Assignment 1
Which propulsion performance quantities does the ice propulsion abstract list as important to calculate when designing modern vessels?
Assignment 2
According to the ice propulsion abstract, what happens to the wake fraction in ice conditions?
Assignment 3
Summarize the ice propulsion abstract in two sentences.
-- Supplied text follows --
基金supported by a grant No. 23-19-00039 of Russian Research Fund “Theoretical basis and application tools for developing a system of intellectual fleet planning and support of decisions on Arctic navigation”。
文摘In designing modern vessels, calculating the propulsion performance of ships in ice is important, including propeller effective thrust, number of revolutions, consumed power, and ship speed. Such calculations allow for more accurate prediction of the ice performance of a designed ship and provide inputs for designers of ship power and automation systems. Preliminary calculations of ship propulsion and thrust characteristics in ice can enable predictions of full-scale ice resistance without measuring the propeller thrust during sea trials. Measuring propeller revolutions,ship speed, and the power delivered to propellers could be sufficient to determine the propeller thrust of the vessel. At present, significant difficulties arise in determining the thrust of icebreakers and ice-class ships in ice conditions. These challenges are related to the fact that the traditional system of propeller/hull interaction coefficients does not function correctly in ice conditions. The wake fraction becomes negative and tends to minus infinity starting from a certain value of the propeller advance coefficient. This issue prevents accurate determination of the performance characteristics, thrust, and rotational speed of the propulsors. In this study, an alternative system of propeller/hull interaction coefficients for ice is proposed. It enables the calculation of all propulsion parameters in ice based on standard hydrodynamic tests with selfpropulsion models. An experimental method is developed to determine alternative propeller/hull interaction coefficients. A prediction method is suggested to determine propulsion performance in ice based on the alternative interaction coefficient system. A case study applying the propulsion prediction method for ice conditions is provided. This study also discusses the following issues of ship operation in ice: the scale effect of icebreaker propellers and the prospects for introducing an ice interaction coefficient.
-- Supplied text concluded --
-- Source material follows --
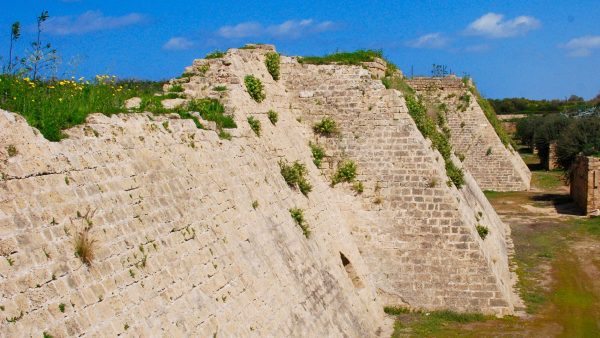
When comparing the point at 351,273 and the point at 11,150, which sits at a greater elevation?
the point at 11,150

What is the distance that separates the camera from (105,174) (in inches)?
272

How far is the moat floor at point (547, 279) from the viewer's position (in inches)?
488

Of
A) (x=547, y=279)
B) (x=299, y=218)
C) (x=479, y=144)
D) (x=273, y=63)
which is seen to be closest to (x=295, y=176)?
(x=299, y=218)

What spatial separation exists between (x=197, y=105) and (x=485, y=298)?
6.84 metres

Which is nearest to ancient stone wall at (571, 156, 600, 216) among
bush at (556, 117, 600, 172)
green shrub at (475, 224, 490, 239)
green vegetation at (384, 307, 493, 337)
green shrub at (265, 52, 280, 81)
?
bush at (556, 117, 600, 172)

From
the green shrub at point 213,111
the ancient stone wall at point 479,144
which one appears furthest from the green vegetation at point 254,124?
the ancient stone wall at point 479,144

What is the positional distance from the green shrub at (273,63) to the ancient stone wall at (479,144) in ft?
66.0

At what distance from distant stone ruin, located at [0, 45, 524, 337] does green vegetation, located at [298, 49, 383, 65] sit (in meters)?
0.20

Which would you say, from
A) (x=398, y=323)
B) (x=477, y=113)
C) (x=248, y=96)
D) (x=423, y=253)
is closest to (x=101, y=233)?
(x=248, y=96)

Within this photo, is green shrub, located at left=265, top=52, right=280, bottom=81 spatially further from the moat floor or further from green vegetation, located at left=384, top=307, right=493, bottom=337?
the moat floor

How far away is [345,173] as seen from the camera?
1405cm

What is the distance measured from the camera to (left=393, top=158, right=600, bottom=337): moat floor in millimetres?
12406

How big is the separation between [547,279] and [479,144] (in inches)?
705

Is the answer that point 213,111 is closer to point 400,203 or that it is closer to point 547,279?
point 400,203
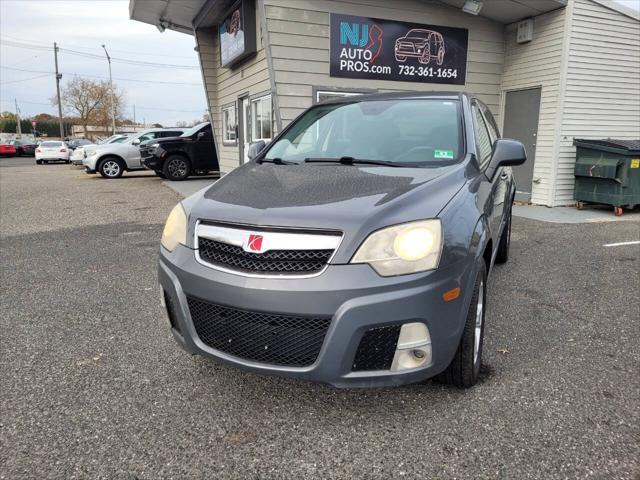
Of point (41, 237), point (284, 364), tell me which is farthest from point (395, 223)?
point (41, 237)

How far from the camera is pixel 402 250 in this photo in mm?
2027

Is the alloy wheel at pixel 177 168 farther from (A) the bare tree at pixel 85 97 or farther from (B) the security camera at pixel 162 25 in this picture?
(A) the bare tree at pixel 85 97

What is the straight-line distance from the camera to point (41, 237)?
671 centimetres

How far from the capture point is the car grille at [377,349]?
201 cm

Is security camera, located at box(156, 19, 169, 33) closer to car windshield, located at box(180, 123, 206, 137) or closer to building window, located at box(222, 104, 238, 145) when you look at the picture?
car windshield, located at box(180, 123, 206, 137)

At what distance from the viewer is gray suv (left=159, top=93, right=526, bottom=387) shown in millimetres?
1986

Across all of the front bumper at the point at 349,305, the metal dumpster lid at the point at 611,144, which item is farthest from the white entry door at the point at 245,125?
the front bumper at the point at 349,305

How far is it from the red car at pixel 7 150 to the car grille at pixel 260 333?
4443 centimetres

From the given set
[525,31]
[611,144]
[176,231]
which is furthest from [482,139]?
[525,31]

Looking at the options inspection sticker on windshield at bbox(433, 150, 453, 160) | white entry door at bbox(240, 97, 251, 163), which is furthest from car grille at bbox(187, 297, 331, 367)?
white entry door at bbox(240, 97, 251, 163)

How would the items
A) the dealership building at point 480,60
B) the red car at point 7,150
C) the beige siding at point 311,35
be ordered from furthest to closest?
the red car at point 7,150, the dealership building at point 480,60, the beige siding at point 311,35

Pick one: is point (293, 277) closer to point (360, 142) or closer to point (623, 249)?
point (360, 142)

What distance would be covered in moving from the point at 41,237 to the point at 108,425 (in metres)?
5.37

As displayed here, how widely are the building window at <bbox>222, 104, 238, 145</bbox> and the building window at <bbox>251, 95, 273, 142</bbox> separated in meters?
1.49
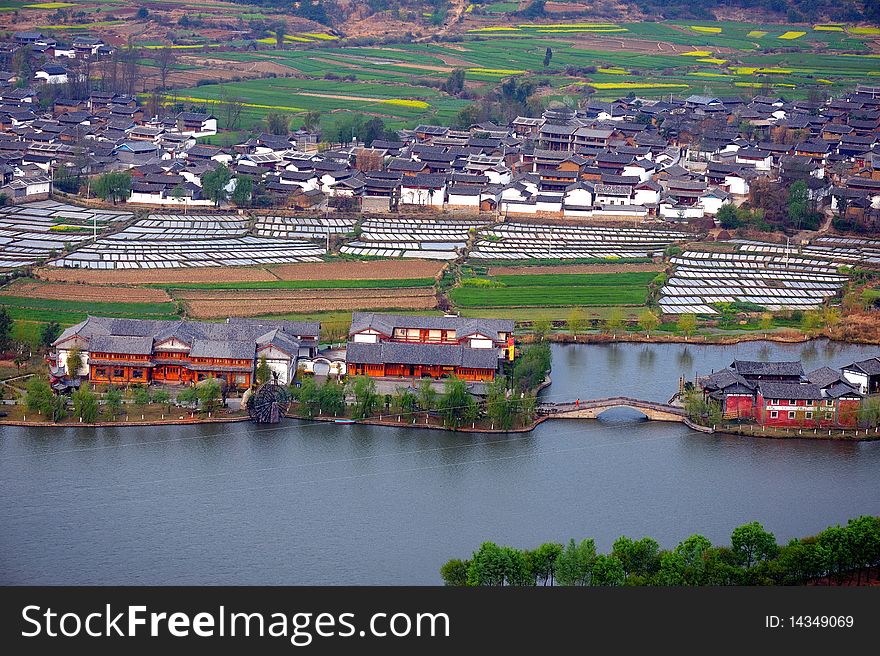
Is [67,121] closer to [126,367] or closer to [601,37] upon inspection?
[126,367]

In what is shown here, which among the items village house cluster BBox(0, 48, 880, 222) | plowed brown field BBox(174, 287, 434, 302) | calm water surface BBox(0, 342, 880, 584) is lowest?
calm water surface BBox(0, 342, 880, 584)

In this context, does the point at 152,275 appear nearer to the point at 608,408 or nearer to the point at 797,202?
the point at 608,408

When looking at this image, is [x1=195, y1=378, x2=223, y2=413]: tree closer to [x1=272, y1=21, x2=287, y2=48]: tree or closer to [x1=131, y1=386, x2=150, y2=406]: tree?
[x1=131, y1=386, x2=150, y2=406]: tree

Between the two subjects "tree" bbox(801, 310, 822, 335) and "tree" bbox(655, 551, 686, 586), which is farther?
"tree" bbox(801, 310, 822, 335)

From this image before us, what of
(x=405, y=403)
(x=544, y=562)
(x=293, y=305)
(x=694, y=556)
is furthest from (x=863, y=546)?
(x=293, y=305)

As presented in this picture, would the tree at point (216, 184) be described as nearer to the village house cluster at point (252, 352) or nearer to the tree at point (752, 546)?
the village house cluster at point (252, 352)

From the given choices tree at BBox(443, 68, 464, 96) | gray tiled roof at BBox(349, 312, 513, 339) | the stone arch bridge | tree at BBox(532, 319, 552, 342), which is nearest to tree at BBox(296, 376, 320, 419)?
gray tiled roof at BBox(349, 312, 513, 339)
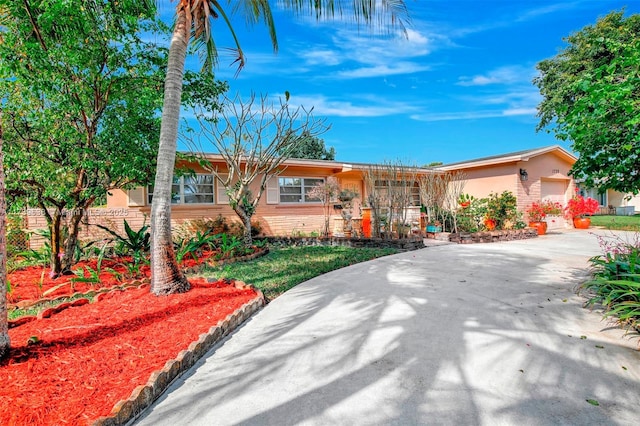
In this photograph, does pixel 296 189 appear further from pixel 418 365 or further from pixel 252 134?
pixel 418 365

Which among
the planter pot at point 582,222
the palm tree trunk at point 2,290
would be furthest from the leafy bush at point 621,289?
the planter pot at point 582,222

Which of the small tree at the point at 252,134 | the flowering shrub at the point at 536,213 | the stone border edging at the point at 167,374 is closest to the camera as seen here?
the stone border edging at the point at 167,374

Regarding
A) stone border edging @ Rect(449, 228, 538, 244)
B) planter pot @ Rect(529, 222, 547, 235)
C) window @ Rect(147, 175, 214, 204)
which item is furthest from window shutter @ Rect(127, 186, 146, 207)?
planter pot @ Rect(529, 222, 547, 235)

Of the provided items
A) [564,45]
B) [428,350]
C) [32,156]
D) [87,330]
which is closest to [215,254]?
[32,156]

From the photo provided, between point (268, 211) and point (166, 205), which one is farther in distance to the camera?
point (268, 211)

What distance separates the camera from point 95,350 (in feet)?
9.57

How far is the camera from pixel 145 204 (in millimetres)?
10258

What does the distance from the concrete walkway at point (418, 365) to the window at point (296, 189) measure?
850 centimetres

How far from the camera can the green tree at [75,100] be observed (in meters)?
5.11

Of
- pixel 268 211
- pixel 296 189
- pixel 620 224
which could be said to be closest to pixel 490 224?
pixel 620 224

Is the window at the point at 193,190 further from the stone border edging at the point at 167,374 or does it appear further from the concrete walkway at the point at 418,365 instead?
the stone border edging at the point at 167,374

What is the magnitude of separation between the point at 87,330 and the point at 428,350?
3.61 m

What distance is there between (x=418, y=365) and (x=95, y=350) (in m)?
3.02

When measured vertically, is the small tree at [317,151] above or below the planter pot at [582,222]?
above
-- Source material concluded --
Exercise answer 1
Propeller effective thrust, number of revolutions, consumed power, and ship speed.

Exercise answer 2
It becomes negative and tends to minus infinity starting from a certain value of the propeller advance coefficient.

Exercise answer 3
Determining the thrust of icebreakers and ice-class ships in ice is difficult because the traditional system of propeller/hull interaction coefficients does not function correctly there. The study proposes an alternative system of interaction coefficients for ice, together with an experimental method for determining them and a method for predicting propulsion performance in ice from standard self-propulsion model tests.